YOUR INSTRUCTIONS: Could you copy the records from the line containing "In what is shown" through the end of the records, swapping "closer" for "nearer" and leaving everything else unchanged?

________________________

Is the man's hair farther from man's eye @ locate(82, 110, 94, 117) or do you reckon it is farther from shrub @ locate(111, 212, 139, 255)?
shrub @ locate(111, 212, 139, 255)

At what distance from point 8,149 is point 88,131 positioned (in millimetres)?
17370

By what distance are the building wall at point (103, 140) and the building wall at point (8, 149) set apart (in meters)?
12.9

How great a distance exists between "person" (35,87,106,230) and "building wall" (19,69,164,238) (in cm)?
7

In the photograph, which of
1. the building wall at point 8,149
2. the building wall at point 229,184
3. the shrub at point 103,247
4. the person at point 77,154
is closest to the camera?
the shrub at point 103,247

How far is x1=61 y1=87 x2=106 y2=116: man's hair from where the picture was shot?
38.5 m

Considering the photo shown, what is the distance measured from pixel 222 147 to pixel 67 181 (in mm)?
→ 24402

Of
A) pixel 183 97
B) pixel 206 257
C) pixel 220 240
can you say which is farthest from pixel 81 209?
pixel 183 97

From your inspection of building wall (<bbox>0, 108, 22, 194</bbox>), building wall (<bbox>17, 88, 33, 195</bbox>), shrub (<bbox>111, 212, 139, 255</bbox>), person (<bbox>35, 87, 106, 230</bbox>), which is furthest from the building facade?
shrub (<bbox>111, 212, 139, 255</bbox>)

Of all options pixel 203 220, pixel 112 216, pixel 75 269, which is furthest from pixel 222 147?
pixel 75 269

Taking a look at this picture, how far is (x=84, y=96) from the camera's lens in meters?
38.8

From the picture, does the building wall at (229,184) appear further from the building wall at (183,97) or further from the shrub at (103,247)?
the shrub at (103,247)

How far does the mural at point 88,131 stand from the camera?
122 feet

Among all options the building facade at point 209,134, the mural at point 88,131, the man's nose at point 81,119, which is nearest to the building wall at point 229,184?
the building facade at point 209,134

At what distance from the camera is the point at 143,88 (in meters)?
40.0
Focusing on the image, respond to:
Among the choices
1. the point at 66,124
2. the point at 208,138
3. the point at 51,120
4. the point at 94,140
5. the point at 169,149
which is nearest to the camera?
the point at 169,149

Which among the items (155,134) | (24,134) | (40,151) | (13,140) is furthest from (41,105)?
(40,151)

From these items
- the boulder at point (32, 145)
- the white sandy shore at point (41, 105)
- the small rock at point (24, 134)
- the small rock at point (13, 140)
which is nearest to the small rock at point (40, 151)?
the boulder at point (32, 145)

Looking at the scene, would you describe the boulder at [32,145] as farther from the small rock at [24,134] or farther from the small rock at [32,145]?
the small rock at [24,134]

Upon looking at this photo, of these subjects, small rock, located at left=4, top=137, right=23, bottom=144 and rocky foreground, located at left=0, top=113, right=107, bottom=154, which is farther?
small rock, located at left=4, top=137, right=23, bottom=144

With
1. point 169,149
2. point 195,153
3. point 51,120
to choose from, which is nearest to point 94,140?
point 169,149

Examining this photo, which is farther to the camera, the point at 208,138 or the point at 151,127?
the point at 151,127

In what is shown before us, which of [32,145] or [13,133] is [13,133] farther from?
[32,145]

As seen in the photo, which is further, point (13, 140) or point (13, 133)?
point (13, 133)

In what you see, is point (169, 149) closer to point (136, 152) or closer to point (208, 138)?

________________________

RESULT FOR THIS TASK:
In what is shown before us, which of [32,145] or [13,133] is [13,133] farther from?
[32,145]

As seen in the photo, which is further, point (13, 140) or point (13, 133)?
point (13, 133)

In what you see, is point (169, 149) nearer to point (136, 152) or nearer to point (208, 138)?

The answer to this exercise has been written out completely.